▶ Görev:
Aşağıdaki metin bölümüne göre Efendimiz ilk ticari seferine kaç yaşında ve kiminle çıkmıştır?

▶ Metin bölümü:
****************

HERKES İÇİN SİYER - 4. BÖLÜM (EFENDİMİZ'İN (S.A.V) GENÇLİĞİ VE HZ. HATİCE (R.A) İLE EVLİLİĞİ)


 HERKES İÇİN SİYER - 4. BÖLÜM (EFENDİMİZ'İN (S.A.V) GENÇLİĞİ VE HZ. HATİCE (R.A) İLE EVLİLİĞİ)


Bismillahirrahmanirrahim.


* Efendimiz (s.a.v.)'in İsimleri

* Efendimiz "Benim beş ismim vardır." buyuruyor:

1. Muhammed,

2. Ahmed,

3. Mâhi (Allah benimle küfrü kazıdı manasında),

4. Hâşır (mahşerde insanlar benim etrafımda toplanacaklar manasında),

5. Âkıb (benden sonra nebî de yok Resûlde yok manasında).

* Ticarî Yolculuklar

* Efendimiz iki kez Busra'ya, iki kez Yemen'e, -iddialar doğruysa- Bayreyn'e, Taif'e birçok kez gitmiş ve

oralardan pek çok tecrübeler edinmiştir:

- Coğrafyayı tanımıştır.

- O coğrafyada yaşayan kavim kabilelerle ilgili bilgiler edinmiştir.

- O coğrafyada olan din mensupları ile münasebette bulunarak dinlere ait bilgiler edinmiştir.

- O coğrafyanın sosyal kültürel yapısını öğrenmiştir.

- Ticareti çok iyi öğrenmiştir.

* İlk ticari seferini 12 yaşındayken amcası Ebu Talib ile gerçekleştirilmiştir. Şam'daki Busra'ya

gitmişlerdir. Rahip Bahira ile buluşması bu ilk seferinde olmuştur.

* Rahip Bahira, bu kervanda bir değişiklik olduğunu fark edip, merakını gidermek için kervanı yemeğe

davet etmiştir. Efendimiz yemeğe sonradan katılmıştır. Rahip Bahira, O'nunla biraz konuştuktan sonra

onun gelecek olan son Nebi olduğunu anlamış ve onu koruması için Ebu Talib'e uyarıda bulunmuştur.

****************

▶ Verilen bilgiler:
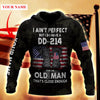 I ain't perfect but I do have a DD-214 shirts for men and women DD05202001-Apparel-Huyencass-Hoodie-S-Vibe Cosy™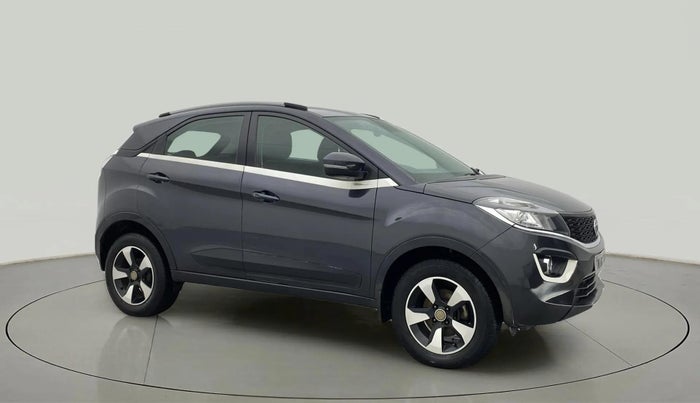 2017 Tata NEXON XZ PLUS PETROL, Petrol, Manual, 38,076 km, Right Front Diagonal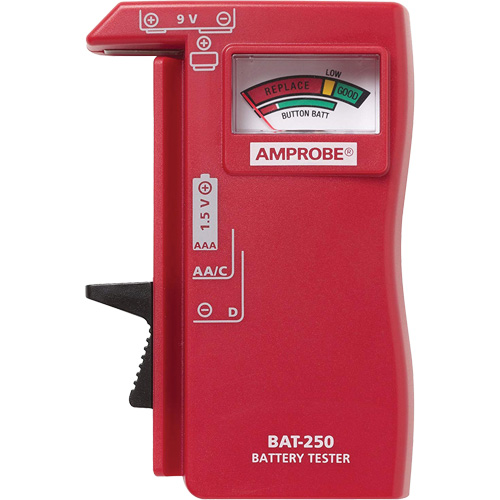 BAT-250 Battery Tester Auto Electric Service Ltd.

****************

▶ Yanıt:
On iki yaşındayken amcası Ebu Talib ile çıkmıştır.